● Task to carry out
Extract the stretch of lines that starts at the line with "How far from the image sensor is (745,6)?" and ends at the last line of the data below. Give it exactly, without pictures.

--- Start Data records ---

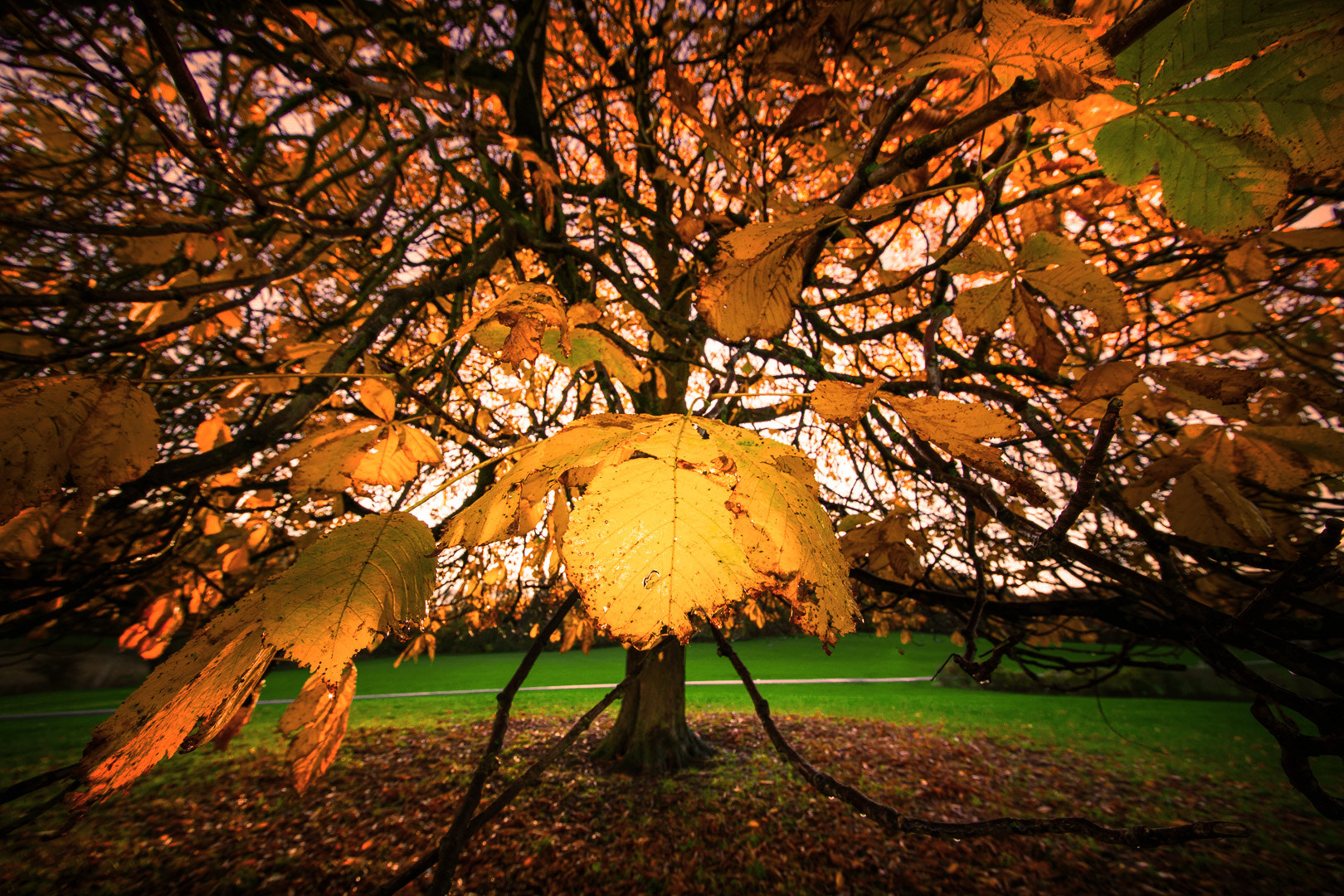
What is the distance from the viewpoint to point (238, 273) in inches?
77.2

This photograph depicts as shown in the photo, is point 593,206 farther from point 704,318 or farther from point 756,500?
point 756,500

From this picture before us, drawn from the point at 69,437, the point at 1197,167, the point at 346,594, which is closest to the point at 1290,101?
the point at 1197,167

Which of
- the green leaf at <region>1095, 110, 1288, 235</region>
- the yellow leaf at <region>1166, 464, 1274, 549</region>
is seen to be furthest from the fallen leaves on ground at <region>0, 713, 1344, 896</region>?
the green leaf at <region>1095, 110, 1288, 235</region>

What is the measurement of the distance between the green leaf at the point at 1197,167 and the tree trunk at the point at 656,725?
5.39 metres

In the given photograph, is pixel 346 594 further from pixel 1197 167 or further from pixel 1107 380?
pixel 1107 380

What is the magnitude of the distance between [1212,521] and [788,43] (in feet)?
4.75

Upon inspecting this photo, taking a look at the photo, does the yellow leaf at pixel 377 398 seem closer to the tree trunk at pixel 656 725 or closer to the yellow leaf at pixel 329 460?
the yellow leaf at pixel 329 460

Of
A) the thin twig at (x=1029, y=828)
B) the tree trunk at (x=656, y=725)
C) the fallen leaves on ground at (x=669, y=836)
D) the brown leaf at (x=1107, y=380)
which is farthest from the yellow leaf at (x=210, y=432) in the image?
the tree trunk at (x=656, y=725)

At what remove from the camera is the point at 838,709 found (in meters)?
9.48

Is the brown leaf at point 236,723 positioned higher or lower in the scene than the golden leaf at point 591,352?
lower

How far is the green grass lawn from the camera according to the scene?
739 centimetres

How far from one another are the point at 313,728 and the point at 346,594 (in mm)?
605

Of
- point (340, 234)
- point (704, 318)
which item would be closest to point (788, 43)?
point (704, 318)

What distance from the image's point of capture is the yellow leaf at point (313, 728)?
33.3 inches
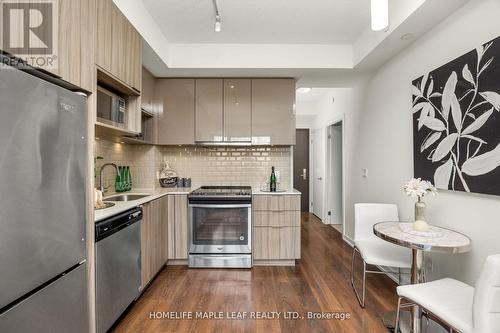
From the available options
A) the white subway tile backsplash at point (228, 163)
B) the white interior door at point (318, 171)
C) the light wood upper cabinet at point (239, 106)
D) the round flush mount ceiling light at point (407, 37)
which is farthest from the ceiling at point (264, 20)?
the white interior door at point (318, 171)

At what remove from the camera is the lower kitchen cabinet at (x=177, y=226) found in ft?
9.61

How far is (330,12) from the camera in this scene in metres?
2.29

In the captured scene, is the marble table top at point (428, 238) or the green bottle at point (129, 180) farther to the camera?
the green bottle at point (129, 180)

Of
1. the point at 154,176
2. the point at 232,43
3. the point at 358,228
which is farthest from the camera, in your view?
the point at 154,176

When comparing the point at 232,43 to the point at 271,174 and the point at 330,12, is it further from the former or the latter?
the point at 271,174

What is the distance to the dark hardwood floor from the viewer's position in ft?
6.20

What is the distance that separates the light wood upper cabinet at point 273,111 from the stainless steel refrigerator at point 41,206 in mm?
2112

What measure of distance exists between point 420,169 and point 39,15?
2790 mm

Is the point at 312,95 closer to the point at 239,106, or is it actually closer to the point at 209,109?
the point at 239,106

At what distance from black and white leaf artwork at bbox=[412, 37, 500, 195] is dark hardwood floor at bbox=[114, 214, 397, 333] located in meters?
1.26

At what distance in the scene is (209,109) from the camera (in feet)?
10.5

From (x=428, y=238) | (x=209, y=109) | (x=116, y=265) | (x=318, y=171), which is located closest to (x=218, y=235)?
(x=116, y=265)

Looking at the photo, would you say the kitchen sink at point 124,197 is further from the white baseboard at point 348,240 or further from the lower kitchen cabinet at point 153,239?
the white baseboard at point 348,240

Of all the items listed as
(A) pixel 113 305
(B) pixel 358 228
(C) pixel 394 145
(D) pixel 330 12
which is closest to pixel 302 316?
(B) pixel 358 228
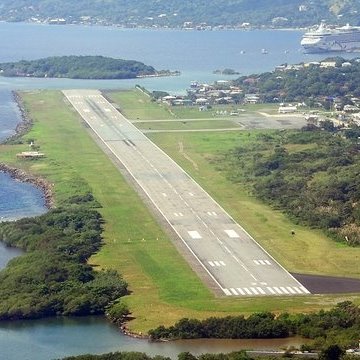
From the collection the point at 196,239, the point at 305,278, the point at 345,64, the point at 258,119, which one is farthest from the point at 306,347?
the point at 345,64

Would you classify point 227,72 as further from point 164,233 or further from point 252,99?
point 164,233

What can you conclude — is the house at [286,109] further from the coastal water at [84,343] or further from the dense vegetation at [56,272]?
the coastal water at [84,343]

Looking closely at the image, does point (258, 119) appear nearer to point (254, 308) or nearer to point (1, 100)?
point (1, 100)

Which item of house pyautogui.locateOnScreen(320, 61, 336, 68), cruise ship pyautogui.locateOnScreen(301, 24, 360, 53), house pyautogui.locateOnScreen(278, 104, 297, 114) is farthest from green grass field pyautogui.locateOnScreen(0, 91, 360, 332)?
cruise ship pyautogui.locateOnScreen(301, 24, 360, 53)

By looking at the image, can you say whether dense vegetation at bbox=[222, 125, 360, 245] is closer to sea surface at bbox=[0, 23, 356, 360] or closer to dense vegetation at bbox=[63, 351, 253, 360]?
sea surface at bbox=[0, 23, 356, 360]

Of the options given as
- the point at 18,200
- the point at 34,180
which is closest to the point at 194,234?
the point at 18,200
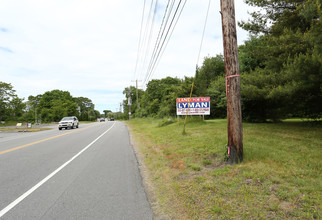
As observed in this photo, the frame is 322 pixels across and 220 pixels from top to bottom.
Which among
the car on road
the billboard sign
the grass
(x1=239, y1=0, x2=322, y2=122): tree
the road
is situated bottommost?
the road

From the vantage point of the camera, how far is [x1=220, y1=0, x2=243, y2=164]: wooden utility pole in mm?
5180

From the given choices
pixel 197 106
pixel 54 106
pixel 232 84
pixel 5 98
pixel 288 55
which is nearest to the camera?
pixel 232 84

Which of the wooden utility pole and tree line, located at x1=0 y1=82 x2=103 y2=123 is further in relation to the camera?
tree line, located at x1=0 y1=82 x2=103 y2=123

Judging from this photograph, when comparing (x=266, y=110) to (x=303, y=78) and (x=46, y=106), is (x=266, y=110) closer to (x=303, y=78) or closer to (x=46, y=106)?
(x=303, y=78)

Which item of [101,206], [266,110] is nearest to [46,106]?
[266,110]

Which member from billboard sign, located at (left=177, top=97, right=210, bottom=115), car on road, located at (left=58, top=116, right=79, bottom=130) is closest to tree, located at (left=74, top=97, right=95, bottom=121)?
car on road, located at (left=58, top=116, right=79, bottom=130)

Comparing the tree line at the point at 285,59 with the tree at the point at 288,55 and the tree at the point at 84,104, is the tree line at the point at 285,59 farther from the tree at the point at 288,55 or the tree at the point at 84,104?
the tree at the point at 84,104

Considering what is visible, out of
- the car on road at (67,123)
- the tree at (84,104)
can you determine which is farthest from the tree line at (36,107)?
the tree at (84,104)

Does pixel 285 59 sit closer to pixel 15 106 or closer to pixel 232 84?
pixel 232 84

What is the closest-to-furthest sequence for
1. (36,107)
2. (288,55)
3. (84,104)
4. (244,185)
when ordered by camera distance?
(244,185) < (288,55) < (36,107) < (84,104)

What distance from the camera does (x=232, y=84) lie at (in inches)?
205

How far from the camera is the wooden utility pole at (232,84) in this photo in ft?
17.0

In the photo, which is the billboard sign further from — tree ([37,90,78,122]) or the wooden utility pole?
tree ([37,90,78,122])

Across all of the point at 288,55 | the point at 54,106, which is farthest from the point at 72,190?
the point at 54,106
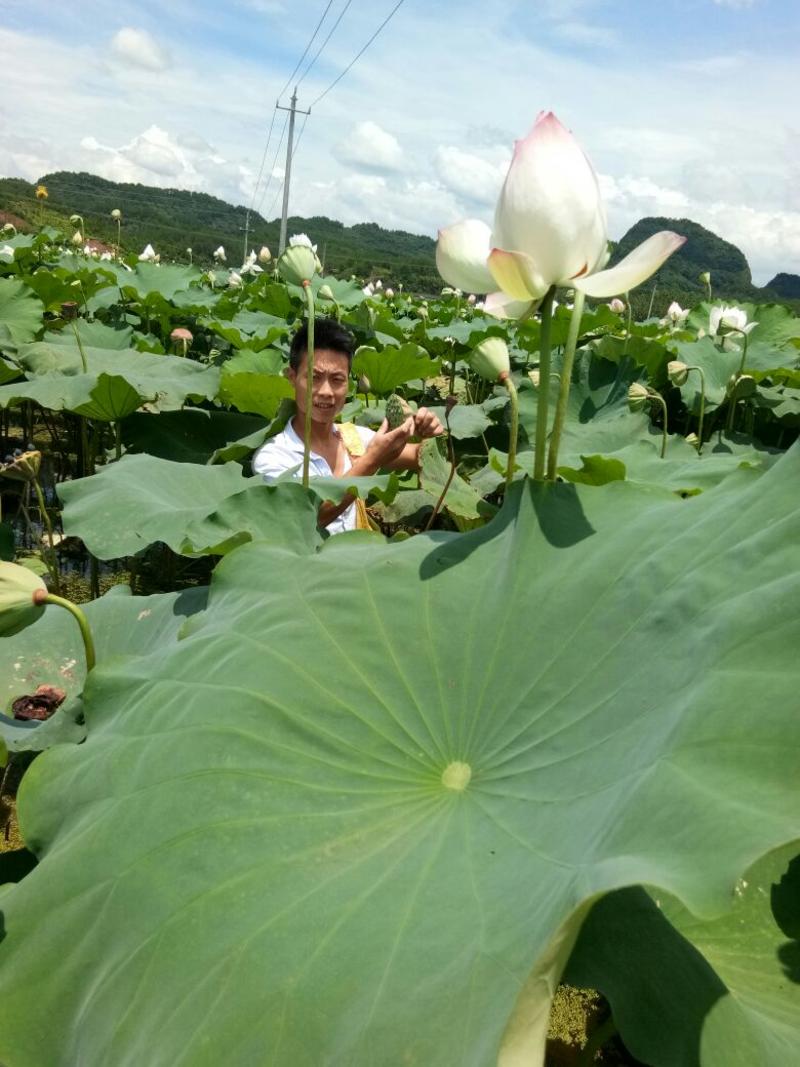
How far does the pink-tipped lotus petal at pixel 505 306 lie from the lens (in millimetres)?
922

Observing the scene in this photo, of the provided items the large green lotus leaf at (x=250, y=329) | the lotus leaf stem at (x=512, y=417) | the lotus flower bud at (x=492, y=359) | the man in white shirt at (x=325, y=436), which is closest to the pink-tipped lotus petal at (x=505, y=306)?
the lotus leaf stem at (x=512, y=417)

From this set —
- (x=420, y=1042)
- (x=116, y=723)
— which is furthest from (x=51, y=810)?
(x=420, y=1042)

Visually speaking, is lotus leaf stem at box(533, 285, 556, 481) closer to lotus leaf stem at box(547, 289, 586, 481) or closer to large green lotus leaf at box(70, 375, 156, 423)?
lotus leaf stem at box(547, 289, 586, 481)

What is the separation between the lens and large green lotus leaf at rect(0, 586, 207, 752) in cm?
144

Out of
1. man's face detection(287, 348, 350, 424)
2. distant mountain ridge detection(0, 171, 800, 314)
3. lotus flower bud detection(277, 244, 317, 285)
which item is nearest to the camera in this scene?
lotus flower bud detection(277, 244, 317, 285)

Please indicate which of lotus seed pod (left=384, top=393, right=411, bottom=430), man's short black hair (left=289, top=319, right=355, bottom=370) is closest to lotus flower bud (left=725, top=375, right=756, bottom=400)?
lotus seed pod (left=384, top=393, right=411, bottom=430)

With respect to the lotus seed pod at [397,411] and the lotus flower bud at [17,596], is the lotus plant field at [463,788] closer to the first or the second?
the lotus flower bud at [17,596]

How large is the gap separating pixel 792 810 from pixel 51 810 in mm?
757

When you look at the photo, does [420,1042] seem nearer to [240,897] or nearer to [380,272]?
[240,897]

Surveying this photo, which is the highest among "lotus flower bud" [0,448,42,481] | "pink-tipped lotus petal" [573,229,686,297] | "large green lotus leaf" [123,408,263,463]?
"pink-tipped lotus petal" [573,229,686,297]

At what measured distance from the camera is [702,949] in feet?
3.20

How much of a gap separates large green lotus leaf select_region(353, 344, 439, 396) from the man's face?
1005mm

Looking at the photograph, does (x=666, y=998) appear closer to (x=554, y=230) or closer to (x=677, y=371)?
(x=554, y=230)

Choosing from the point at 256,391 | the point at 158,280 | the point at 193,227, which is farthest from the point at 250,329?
the point at 193,227
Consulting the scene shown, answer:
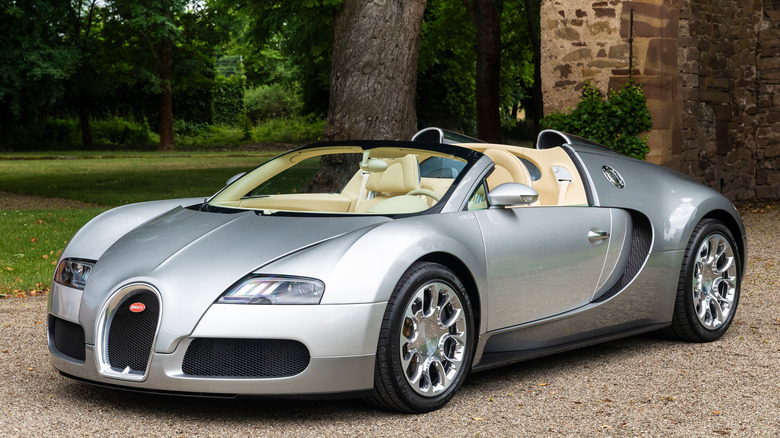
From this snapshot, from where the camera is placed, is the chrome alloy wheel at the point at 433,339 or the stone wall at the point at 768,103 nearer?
the chrome alloy wheel at the point at 433,339

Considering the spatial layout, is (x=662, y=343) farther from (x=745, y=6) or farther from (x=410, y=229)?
(x=745, y=6)

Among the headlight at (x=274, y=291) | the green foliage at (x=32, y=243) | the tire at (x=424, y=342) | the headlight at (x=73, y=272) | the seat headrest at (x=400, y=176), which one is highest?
the seat headrest at (x=400, y=176)

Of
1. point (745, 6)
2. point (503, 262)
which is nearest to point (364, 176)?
point (503, 262)

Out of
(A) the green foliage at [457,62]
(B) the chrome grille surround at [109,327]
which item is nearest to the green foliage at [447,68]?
(A) the green foliage at [457,62]

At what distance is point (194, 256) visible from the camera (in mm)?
4328

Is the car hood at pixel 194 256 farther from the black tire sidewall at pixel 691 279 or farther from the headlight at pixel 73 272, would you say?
the black tire sidewall at pixel 691 279

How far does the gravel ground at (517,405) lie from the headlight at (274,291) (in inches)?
22.1

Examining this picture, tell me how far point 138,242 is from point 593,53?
10566 millimetres

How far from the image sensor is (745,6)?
17.4 m

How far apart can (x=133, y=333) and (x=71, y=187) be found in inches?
651

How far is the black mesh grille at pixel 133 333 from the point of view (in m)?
4.18

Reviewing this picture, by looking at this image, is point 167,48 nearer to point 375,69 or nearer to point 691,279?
point 375,69

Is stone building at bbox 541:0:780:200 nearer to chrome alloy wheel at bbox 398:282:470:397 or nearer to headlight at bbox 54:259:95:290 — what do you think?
chrome alloy wheel at bbox 398:282:470:397

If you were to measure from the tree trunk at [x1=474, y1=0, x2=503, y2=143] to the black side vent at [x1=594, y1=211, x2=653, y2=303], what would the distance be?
53.3 ft
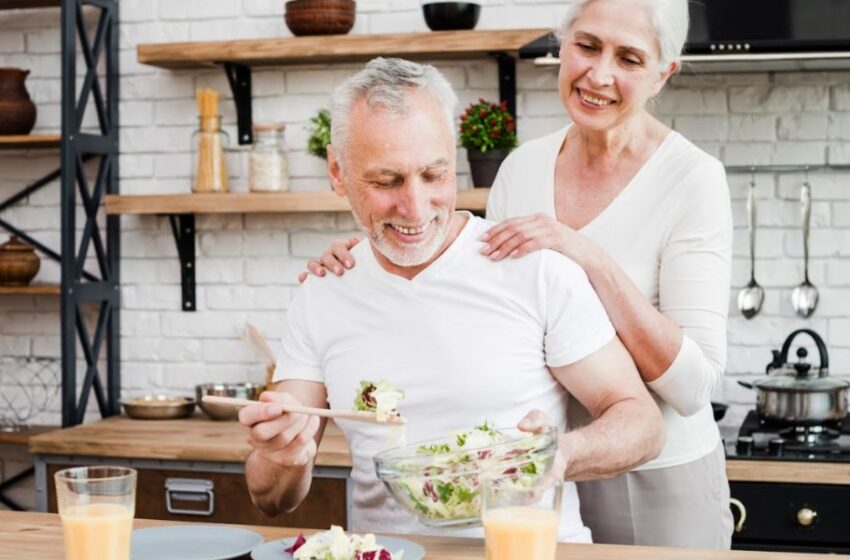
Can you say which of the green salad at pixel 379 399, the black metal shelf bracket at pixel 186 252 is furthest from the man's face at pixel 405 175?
the black metal shelf bracket at pixel 186 252

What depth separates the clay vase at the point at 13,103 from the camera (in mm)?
4113

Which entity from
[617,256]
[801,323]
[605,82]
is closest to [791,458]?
[801,323]

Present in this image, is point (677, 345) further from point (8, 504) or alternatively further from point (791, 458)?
point (8, 504)

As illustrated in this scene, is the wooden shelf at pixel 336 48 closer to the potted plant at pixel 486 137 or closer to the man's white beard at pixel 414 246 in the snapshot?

--- End Data records ---

● Written reply
How far from the image sensor is (745,6)?
17.4 m

How far apart can (x=133, y=333) and (x=71, y=187) be found in inches?
651

How far is the black mesh grille at pixel 133 333 from the point of view (in m)?
4.18

Reviewing this picture, by looking at this image, is point 167,48 nearer to point 375,69 or nearer to point 691,279?
point 375,69

Is stone building at bbox 541:0:780:200 nearer to chrome alloy wheel at bbox 398:282:470:397 or nearer to headlight at bbox 54:259:95:290 — what do you think?
chrome alloy wheel at bbox 398:282:470:397

If you were to measure from the tree trunk at [x1=474, y1=0, x2=503, y2=143] to the black side vent at [x1=594, y1=211, x2=653, y2=303], what would the distance be?
53.3 ft
Can you say which of the green salad at pixel 379 399, the black metal shelf bracket at pixel 186 252 is furthest from the man's face at pixel 405 175?
the black metal shelf bracket at pixel 186 252

What depth separates the clay vase at the point at 13,103 from the camera (in mm)?
4113

Which entity from
[617,256]
[801,323]
[605,82]
is closest to [791,458]?
[801,323]

Present in this image, is point (677, 345) further from point (8, 504) or alternatively further from point (791, 458)?
point (8, 504)

As illustrated in this scene, is the wooden shelf at pixel 336 48 closer to the potted plant at pixel 486 137 or closer to the man's white beard at pixel 414 246 in the snapshot?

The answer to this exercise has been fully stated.